Michiel Schreurs
Michiel Schreurs

Reputation: 19

What is the most appropriate way to show confidence intervals in 2D?

We have two parameters for multiple samples that we want to visualize in a dotplot. In our research group, people will commonly put confidence intervals on the figure (for example, a summary of biological replicates), in both the x and y direction.

I was looking into confidence ellipses (like the stat_ellipse function in R), which should do the same thing, but to my surprise, the intervals are much larger than when I make regular confidence intervals - even with the stringent bonferonni adjustment.

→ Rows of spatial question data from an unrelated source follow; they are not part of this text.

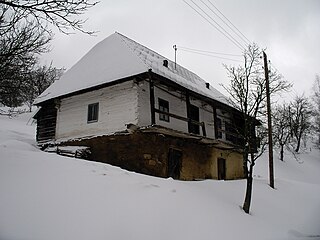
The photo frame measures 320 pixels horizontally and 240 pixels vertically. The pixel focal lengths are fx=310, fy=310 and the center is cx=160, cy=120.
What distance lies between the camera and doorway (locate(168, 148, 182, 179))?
584 inches

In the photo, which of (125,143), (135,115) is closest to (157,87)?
(135,115)

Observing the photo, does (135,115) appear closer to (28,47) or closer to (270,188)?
(28,47)

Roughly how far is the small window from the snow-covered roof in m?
1.02

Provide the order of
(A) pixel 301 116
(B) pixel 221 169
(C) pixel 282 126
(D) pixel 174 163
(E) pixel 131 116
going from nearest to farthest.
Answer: (E) pixel 131 116 → (D) pixel 174 163 → (B) pixel 221 169 → (C) pixel 282 126 → (A) pixel 301 116

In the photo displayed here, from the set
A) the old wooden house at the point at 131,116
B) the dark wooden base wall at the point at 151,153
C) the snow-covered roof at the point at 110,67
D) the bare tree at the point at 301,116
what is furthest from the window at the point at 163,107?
the bare tree at the point at 301,116

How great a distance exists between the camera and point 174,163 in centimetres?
1521

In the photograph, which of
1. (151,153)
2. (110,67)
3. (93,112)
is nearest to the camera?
(151,153)

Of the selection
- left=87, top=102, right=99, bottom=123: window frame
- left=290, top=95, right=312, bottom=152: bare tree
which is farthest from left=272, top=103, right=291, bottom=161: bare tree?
left=87, top=102, right=99, bottom=123: window frame

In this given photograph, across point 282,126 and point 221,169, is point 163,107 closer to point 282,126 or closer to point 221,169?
point 221,169

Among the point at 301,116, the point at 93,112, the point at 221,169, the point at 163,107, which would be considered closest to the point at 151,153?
the point at 163,107

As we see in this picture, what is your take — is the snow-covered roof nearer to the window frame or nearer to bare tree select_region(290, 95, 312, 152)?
the window frame

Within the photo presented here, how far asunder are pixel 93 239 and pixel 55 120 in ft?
43.0

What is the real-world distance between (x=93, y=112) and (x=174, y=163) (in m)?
4.75

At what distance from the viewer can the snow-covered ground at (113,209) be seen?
18.7 ft
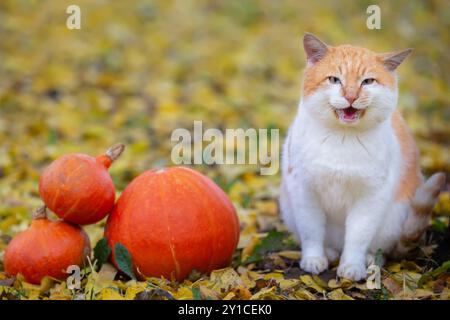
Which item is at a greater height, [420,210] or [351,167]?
[351,167]

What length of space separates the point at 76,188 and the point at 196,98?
3586 mm

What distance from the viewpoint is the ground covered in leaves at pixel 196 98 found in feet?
8.25

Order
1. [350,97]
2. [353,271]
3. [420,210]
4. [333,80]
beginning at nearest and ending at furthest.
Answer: [350,97] → [333,80] → [353,271] → [420,210]

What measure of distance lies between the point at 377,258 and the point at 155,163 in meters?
2.37

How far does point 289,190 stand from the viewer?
2.68 metres

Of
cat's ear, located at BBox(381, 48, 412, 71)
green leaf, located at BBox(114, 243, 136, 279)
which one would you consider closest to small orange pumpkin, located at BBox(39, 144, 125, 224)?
green leaf, located at BBox(114, 243, 136, 279)

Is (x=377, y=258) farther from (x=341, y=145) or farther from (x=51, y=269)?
(x=51, y=269)

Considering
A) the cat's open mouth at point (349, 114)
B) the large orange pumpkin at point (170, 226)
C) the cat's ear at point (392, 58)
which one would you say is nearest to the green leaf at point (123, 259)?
the large orange pumpkin at point (170, 226)

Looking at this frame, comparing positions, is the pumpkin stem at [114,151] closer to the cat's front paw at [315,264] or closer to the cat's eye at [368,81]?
the cat's front paw at [315,264]

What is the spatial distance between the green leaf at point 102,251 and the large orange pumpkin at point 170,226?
1.1 inches

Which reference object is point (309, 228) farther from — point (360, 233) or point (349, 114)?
point (349, 114)

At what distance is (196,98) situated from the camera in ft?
19.7

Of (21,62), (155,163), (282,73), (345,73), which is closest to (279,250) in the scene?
(345,73)

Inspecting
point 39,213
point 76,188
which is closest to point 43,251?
point 39,213
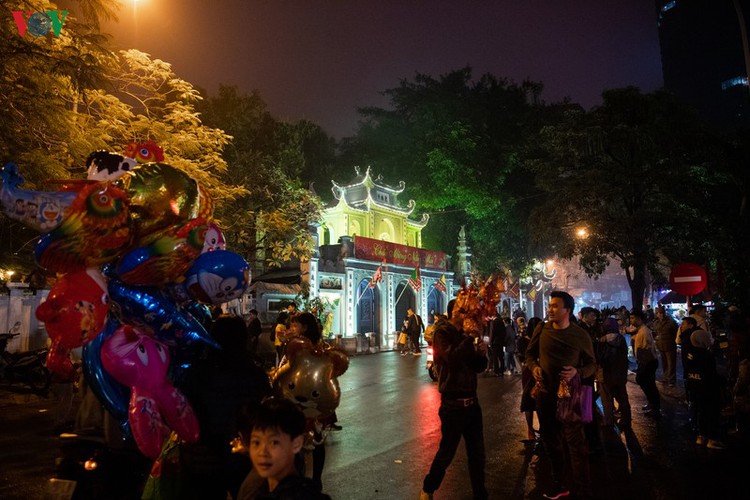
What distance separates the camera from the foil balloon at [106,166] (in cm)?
348

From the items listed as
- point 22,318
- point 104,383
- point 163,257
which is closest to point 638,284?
point 163,257

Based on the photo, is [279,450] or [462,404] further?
[462,404]

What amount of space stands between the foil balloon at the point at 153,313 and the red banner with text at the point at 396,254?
2011 centimetres

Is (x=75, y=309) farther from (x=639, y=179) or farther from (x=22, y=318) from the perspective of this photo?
(x=639, y=179)

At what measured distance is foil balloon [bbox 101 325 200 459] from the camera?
3.08 m

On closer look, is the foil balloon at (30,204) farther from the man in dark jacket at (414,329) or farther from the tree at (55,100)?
the man in dark jacket at (414,329)

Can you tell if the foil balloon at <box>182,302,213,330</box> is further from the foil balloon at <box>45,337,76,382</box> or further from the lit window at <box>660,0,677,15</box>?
the lit window at <box>660,0,677,15</box>

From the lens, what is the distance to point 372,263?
24.7 metres

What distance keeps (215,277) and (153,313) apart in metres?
0.51

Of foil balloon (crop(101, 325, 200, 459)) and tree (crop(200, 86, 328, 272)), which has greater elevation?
tree (crop(200, 86, 328, 272))

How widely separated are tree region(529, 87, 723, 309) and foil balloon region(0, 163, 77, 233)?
673 inches

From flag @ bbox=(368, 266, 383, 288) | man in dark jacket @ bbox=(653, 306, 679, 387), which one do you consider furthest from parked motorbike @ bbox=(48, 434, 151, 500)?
flag @ bbox=(368, 266, 383, 288)

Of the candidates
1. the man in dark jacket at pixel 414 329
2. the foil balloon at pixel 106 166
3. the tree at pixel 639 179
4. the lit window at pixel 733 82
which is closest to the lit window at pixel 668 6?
the lit window at pixel 733 82

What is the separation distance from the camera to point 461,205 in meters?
32.3
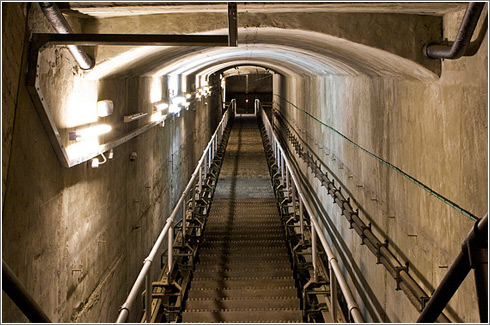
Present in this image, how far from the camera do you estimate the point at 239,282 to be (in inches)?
212

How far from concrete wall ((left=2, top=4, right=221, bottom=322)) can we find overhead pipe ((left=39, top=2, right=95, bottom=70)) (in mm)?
67

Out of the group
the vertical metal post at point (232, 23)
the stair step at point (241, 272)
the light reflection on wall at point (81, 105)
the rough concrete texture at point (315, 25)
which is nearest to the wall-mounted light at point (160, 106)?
the stair step at point (241, 272)

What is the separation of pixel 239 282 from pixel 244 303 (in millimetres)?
489

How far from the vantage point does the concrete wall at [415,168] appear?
2.91 meters

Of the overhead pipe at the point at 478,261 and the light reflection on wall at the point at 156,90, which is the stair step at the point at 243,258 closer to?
the light reflection on wall at the point at 156,90

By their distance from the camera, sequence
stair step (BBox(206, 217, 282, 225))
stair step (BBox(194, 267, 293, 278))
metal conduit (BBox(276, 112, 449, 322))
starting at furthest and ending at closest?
stair step (BBox(206, 217, 282, 225)) < stair step (BBox(194, 267, 293, 278)) < metal conduit (BBox(276, 112, 449, 322))

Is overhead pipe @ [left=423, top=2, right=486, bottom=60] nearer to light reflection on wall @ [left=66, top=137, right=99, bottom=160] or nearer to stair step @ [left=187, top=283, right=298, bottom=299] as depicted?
light reflection on wall @ [left=66, top=137, right=99, bottom=160]

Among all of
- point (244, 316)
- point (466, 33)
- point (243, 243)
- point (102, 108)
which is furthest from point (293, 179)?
point (466, 33)

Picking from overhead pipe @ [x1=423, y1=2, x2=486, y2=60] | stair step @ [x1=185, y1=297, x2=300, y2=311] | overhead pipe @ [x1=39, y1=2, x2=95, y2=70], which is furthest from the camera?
stair step @ [x1=185, y1=297, x2=300, y2=311]

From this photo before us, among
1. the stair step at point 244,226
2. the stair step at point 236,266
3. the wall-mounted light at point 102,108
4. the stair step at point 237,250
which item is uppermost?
the wall-mounted light at point 102,108

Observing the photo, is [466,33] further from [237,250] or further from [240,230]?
[240,230]

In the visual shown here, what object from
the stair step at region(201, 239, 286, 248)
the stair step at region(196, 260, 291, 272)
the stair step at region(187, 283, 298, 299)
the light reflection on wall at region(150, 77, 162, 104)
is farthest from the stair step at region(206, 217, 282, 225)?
the stair step at region(187, 283, 298, 299)

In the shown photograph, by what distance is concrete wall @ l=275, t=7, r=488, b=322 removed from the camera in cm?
291

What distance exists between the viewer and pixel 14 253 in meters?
2.81
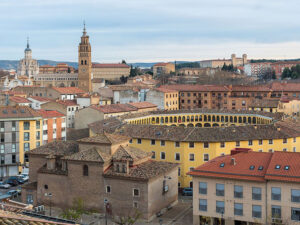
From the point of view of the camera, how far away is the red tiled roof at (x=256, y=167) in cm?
3653

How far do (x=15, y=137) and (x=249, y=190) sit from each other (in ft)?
124

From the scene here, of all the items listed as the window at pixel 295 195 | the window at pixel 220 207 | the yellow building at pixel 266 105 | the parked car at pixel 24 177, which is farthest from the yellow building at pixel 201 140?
the yellow building at pixel 266 105

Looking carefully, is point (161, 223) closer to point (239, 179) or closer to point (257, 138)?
point (239, 179)

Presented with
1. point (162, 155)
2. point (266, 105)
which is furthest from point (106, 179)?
point (266, 105)

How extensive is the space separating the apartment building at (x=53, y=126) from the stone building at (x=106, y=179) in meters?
21.7

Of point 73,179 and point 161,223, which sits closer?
point 161,223

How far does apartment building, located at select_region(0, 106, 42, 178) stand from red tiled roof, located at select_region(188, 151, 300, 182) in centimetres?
3313

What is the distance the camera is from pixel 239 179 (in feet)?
124

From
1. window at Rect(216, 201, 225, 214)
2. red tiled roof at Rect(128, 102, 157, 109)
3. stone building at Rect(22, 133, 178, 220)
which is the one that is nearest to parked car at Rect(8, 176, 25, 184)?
stone building at Rect(22, 133, 178, 220)

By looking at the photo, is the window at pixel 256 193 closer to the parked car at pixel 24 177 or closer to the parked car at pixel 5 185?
the parked car at pixel 5 185

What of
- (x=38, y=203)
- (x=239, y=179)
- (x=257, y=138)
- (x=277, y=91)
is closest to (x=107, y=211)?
(x=38, y=203)

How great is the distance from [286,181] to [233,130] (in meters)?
21.0

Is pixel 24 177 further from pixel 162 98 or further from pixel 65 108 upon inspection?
pixel 162 98

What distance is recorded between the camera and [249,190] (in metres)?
37.8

Am I misinterpreting the meaning of the ellipses, or are my regular confidence intervals wrong? What is the most appropriate way of including confidence intervals in 2D?

Reproducable example

Looking at the Sepal.Length and Petal.Length parameters from the iris dataset. The code below generates a plot with both confidence ellipses and regular confidence intervals (based on the t-test, bonferonni adjusted). I would naïvely expect the ellipses to be enclosed by the confidence intervals, but this is clearly not the case.

n_comparisons = 6 # 2*3 comparisons

# Generating bonferonni confidence intervals
# This uses the t.test function, setting the conf.level to the bonferonni adjusted value, and then extracting the confidence intervals with $conf.int
metrics = iris |> 
  pivot_longer(Sepal.Length:Petal.Length) |> 
  group_by(Species, name) |> 
  summarise(mean = mean(value),
            upper_ci = t.test(value, conf.level = 1-(0.05/n_comparisons))$conf.int[2],
            lower_ci = t.test(value, conf.level = 1-(0.05/n_comparisons))$conf.int[1]) |> 
  pivot_wider(values_from = mean:lower_ci)


ggplot(iris,
       aes(x = Sepal.Length,
           y = Petal.Length,
           color = Species)) + 
  theme_classic() + 
  geom_point() + 
  stat_ellipse(level = 0.95,
               type = "t") + 
  geom_errorbar(data = metrics,
                aes(x = mean_Sepal.Length,
                    y = mean_Petal.Length,
                    ymin = lower_ci_Petal.Length,
                    ymax = upper_ci_Petal.Length),
                width = 0.2) +
  geom_errorbarh(data = metrics,
                aes(x = mean_Sepal.Length,
                    y = mean_Petal.Length,
                    xmin = lower_ci_Sepal.Length,
                    xmax = upper_ci_Sepal.Length),
                height = 0.2)

The Iris dataset with confidence ellipses and bonferonni-corrected confidence intervals

Upvotes: 0

Views: 107

Answers (1)

Roland
Roland

Reputation: 132969

I believe you confuse standard error / confidence interval of the mean and standard deviation / quantiles of the population.

This looks reasonable:

library(dplyr)
library(tidyr)

n_comparisons = 6 # 2*3 comparisons

metrics = iris |> 
  pivot_longer(Sepal.Length:Petal.Length) |> 
  group_by(Species, name) |> 
  summarise(mean = mean(value),
            upper_ci = mean(value) + qnorm(0.975) * sd(value),
            lower_ci = mean(value) + qnorm(0.025) * sd(value)) |> 
  pivot_wider(values_from = mean:lower_ci)


ggplot(iris,
       aes(x = Sepal.Length,
           y = Petal.Length,
           color = Species)) + 
  theme_classic() + 
  geom_point() + 
  stat_ellipse(level = 0.95,
               type = "t") + 
  geom_errorbar(data = metrics,
                aes(x = mean_Sepal.Length,
                    y = mean_Petal.Length,
                    ymin = lower_ci_Petal.Length,
                    ymax = upper_ci_Petal.Length),
                width = 0.2) +
  geom_errorbarh(data = metrics,
                 aes(x = mean_Sepal.Length,
                     y = mean_Petal.Length,
                     xmin = lower_ci_Sepal.Length,
                     xmax = upper_ci_Sepal.Length),
                 height = 0.2)

Resulting scater plot with data ellipses and error bars

You should read help("dataEllipse", package = "car").